▸ WHAT THE TASK ASKS: Nothing left out, nothing added: return the full set of records.

▸ DATA SHOWN:
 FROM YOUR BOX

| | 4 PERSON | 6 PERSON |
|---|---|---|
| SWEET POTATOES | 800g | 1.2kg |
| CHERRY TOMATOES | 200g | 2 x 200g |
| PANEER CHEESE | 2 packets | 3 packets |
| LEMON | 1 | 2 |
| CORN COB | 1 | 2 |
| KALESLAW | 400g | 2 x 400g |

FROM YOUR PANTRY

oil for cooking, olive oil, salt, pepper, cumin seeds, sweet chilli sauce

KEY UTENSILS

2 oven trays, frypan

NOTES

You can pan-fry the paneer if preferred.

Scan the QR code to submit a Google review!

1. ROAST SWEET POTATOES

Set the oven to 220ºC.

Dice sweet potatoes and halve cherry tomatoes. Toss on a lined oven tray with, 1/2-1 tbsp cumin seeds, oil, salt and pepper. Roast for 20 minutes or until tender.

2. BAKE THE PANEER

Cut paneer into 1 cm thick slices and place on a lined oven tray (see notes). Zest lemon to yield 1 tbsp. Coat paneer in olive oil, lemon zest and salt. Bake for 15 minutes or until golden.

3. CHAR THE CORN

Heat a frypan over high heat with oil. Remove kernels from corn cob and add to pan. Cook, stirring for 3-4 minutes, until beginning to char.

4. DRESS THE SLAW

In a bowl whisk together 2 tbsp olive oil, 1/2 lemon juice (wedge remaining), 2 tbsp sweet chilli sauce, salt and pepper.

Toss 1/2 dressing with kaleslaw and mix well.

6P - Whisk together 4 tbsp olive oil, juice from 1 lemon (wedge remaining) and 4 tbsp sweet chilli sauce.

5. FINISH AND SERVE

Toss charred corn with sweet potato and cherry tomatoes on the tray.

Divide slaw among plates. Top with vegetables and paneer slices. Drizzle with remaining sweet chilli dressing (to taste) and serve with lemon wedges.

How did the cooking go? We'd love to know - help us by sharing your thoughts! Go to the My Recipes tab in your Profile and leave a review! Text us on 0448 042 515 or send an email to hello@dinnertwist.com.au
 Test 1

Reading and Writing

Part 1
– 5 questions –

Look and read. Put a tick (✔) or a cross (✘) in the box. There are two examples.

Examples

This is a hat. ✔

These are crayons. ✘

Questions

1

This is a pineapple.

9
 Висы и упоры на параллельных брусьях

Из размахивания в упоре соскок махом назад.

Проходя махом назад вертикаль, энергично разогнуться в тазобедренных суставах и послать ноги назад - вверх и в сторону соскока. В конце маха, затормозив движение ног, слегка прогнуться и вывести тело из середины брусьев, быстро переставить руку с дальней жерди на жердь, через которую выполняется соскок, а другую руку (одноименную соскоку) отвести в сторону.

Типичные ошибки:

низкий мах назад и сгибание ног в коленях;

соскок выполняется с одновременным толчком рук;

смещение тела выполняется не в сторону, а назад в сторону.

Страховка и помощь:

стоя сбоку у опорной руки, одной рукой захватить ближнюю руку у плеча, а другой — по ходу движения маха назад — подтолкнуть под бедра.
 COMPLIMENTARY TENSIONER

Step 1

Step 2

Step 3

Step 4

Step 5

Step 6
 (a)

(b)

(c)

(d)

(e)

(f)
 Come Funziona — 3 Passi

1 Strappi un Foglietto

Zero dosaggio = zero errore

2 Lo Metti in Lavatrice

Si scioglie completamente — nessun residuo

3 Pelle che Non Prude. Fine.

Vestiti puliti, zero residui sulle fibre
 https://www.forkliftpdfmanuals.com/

▸ RESPONSE TO THE EXERCISE:
 FROM YOUR BOX

| | 4 PERSON | 6 PERSON |
|---|---|---|
| SWEET POTATOES | 800g | 1.2kg |
| CHERRY TOMATOES | 200g | 2 x 200g |
| PANEER CHEESE | 2 packets | 3 packets |
| LEMON | 1 | 2 |
| CORN COB | 1 | 2 |
| KALESLAW | 400g | 2 x 400g |

FROM YOUR PANTRY

oil for cooking, olive oil, salt, pepper, cumin seeds, sweet chilli sauce

KEY UTENSILS

2 oven trays, frypan

NOTES

You can pan-fry the paneer if preferred.

Scan the QR code to submit a Google review!

1. ROAST SWEET POTATOES

Set the oven to 220ºC.

Dice sweet potatoes and halve cherry tomatoes. Toss on a lined oven tray with, 1/2-1 tbsp cumin seeds, oil, salt and pepper. Roast for 20 minutes or until tender.

2. BAKE THE PANEER

Cut paneer into 1 cm thick slices and place on a lined oven tray (see notes). Zest lemon to yield 1 tbsp. Coat paneer in olive oil, lemon zest and salt. Bake for 15 minutes or until golden.

3. CHAR THE CORN

Heat a frypan over high heat with oil. Remove kernels from corn cob and add to pan. Cook, stirring for 3-4 minutes, until beginning to char.

4. DRESS THE SLAW

In a bowl whisk together 2 tbsp olive oil, 1/2 lemon juice (wedge remaining), 2 tbsp sweet chilli sauce, salt and pepper.

Toss 1/2 dressing with kaleslaw and mix well.

6P - Whisk together 4 tbsp olive oil, juice from 1 lemon (wedge remaining) and 4 tbsp sweet chilli sauce.

5. FINISH AND SERVE

Toss charred corn with sweet potato and cherry tomatoes on the tray.

Divide slaw among plates. Top with vegetables and paneer slices. Drizzle with remaining sweet chilli dressing (to taste) and serve with lemon wedges.

How did the cooking go? We'd love to know - help us by sharing your thoughts! Go to the My Recipes tab in your Profile and leave a review! Text us on 0448 042 515 or send an email to hello@dinnertwist.com.au
 Test 1

Reading and Writing

Part 1
– 5 questions –

Look and read. Put a tick (✔) or a cross (✘) in the box. There are two examples.

Examples

This is a hat. ✔

These are crayons. ✘

Questions

1

This is a pineapple.

9
 Висы и упоры на параллельных брусьях

Из размахивания в упоре соскок махом назад.

Проходя махом назад вертикаль, энергично разогнуться в тазобедренных суставах и послать ноги назад - вверх и в сторону соскока. В конце маха, затормозив движение ног, слегка прогнуться и вывести тело из середины брусьев, быстро переставить руку с дальней жерди на жердь, через которую выполняется соскок, а другую руку (одноименную соскоку) отвести в сторону.

Типичные ошибки:

низкий мах назад и сгибание ног в коленях;

соскок выполняется с одновременным толчком рук;

смещение тела выполняется не в сторону, а назад в сторону.

Страховка и помощь:

стоя сбоку у опорной руки, одной рукой захватить ближнюю руку у плеча, а другой — по ходу движения маха назад — подтолкнуть под бедра.
 COMPLIMENTARY TENSIONER

Step 1

Step 2

Step 3

Step 4

Step 5

Step 6
 (a)

(b)

(c)

(d)

(e)

(f)
 Come Funziona — 3 Passi

1 Strappi un Foglietto

Zero dosaggio = zero errore

2 Lo Metti in Lavatrice

Si scioglie completamente — nessun residuo

3 Pelle che Non Prude. Fine.

Vestiti puliti, zero residui sulle fibre
 https://www.forkliftpdfmanuals.com/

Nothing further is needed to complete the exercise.